In data analysis, it's crucial to recognize that correlation does not necessarily imply causation. It's a classic logical fallacy to assume that because two variables are correlated, one must cause the other. However, there could be other factors at play that are causing both variables to change, or it could be purely coincidental. Additional evidence, such as experimental data or a strong theoretical rationale, is essential to ascertain causation.
Moving beyond correlation involves delving deeper into the underlying mechanisms and relationships that govern phenomena, seeking to understand the true drivers of observed patterns. By embracing this approach, analysts can uncover valuable insights that transcend surface-level correlations, enabling more informed decision-making and the development of robust predictive models.
Figure 1: The xkcd comic humorously explores the classic confusion between causation and correlation, emphasizing the significance of background knowledge in making causal inferences. https://xkcd.com/552/
Introduction
In this blog, we explore "correlation does not equal causation," delve into causal inference basics, discuss discovering causal relationships, and showcase AI research benefits from embracing causality. As causal inference gains momentum in the industry, we witness major players recognizing its pivotal role and investing in developing causal data science skills among their personnel.
From a marketing perspective - Picture this: a company launches a groundbreaking advertising campaign and witnesses a surge in sales. It's tempting to attribute this spike directly to the campaign's brilliance. But hold on a moment. Are we jumping to conclusions too quickly? Without the precision of causal inference, we're left in the dark, unable to discern whether the campaign truly ignited the sales boost or if other clandestine forces lurk behind the scenes – perhaps seasonal shifts, rival maneuvers, or even evolving consumer tastes. Enter causal inference techniques, the beacon guiding analysts through this labyrinth of uncertainty, unraveling the intricate web of influences and delivering crystal-clear insights into the campaign's genuine impact on sales.
Figure 2: Follow the Customer Journey
Causal Inference
Classical machine learning aims to minimize prediction error, striving for accurate models. This objective, easily understood by all, has propelled ML research through competitions across various domains. Unlike prediction tasks, causal inference lacks a clear, objective evaluation criterion due to its deeper focus on understanding underlying causal relationships.
Causal inference poses greater challenges than optimizing a loss function, as context-specific domain knowledge becomes pivotal. Benchmarking model predictions against actual experiments, although rare in practice, offers retrospective insights into performance. Yet, lacking a straightforward criterion for accuracy evaluation, assessing estimates proves intricate. Quality causal inferences hinge on untestable assumptions inherent in the available data, prompting a fundamental reevaluation of data science and ML problem-solving approaches.
Indeed, a fundamental theoretical framework shedding light on the challenges of causal data science is the Pearl causal hierarchy (PCH), also known as the ladder of causation. This hierarchy categorizes data analysis into three distinct layers of an information hierarchy.
At the lowest rung are associations, which refer to simple conditional probability statements between variables in the data. They remain purely correlational ("How does X relate to Y?") and, therefore, do not have any causal meaning. The second rung relates to interventions ("What happens to Y if I manipulate X?"), and we have already entered the world of causality here. On the third layer, we finally have counterfactuals ("What would Y be if X had been x?"), which represent the highest form of causal reasoning.
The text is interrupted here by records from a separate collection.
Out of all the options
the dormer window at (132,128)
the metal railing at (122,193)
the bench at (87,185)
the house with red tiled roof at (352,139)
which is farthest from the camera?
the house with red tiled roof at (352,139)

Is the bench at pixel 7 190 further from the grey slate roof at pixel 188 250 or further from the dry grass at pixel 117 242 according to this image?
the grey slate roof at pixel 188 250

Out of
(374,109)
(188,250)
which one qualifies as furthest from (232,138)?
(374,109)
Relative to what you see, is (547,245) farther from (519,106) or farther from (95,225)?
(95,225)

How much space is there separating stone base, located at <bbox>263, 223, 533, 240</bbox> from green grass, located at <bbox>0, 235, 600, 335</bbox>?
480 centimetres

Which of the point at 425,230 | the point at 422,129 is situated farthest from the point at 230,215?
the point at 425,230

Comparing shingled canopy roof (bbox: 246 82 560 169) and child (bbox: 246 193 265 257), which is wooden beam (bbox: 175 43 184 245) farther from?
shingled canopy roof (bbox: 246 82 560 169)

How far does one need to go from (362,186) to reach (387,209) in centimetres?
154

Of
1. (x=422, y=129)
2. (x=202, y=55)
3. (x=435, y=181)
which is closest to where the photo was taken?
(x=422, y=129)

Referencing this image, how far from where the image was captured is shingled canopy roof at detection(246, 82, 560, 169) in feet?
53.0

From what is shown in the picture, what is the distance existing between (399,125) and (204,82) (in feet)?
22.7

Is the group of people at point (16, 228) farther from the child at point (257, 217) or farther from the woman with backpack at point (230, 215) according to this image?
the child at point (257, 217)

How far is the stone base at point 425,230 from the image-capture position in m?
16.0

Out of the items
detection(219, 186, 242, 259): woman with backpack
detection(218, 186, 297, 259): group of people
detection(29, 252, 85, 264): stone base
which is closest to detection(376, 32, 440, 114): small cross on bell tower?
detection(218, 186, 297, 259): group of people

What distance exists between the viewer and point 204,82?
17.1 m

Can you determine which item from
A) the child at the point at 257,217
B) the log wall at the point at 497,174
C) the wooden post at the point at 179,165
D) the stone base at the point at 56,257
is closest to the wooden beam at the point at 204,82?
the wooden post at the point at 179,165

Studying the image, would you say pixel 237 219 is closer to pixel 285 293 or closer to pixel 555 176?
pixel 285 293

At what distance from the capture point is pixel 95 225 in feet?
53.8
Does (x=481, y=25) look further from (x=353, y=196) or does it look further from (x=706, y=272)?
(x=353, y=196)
Figure 3: The Causal Hierarchy. Questions at level I can only be answered if information from level I or higher is available. Table from (Pearl, 2018).
The theoretical demands of causal inference outlined by the PCH necessitate a paradigm shift in data science, bringing forth significant organizational hurdles. Engaging domain experts, including clients, engineers, and sales partners, becomes imperative to validate assumptions and ensure the accuracy of problem modeling. This collaborative approach fosters a more comprehensive perspective on data science and prompts the restructuring of team dynamics, heralding a more integrated and holistic approach to tackling complex challenges.
Causal Discovery
In scientific inquiry, uncovering causal relationships stands as a foundational pursuit. One commonly employed method is randomized A/B experiments. Consider the scenario of assessing the efficacy of a novel cancer treatment: researchers recruit participants and randomly assign them to either a control group, receiving a placebo, or a treatment group, receiving the experimental drug. The purpose of randomization is to mitigate potential confounding factors. For instance, age could serve as a confounder, impacting both the decision to take the drug and its treatment effects. Therefore, maintaining comparable age distributions across both groups is essential in practical experiments.
Nevertheless, randomized experiments can prove prohibitively expensive and logistically challenging to execute, occasionally raising ethical concerns. Consequently, causal discovery from observational data, a field gaining traction across machine learning, philosophy, statistics, and computer science, has emerged as a compelling alternative. This approach involves inferring causal relationships directly from observational data, circumventing the need for costly and potentially ethically fraught randomized experiments.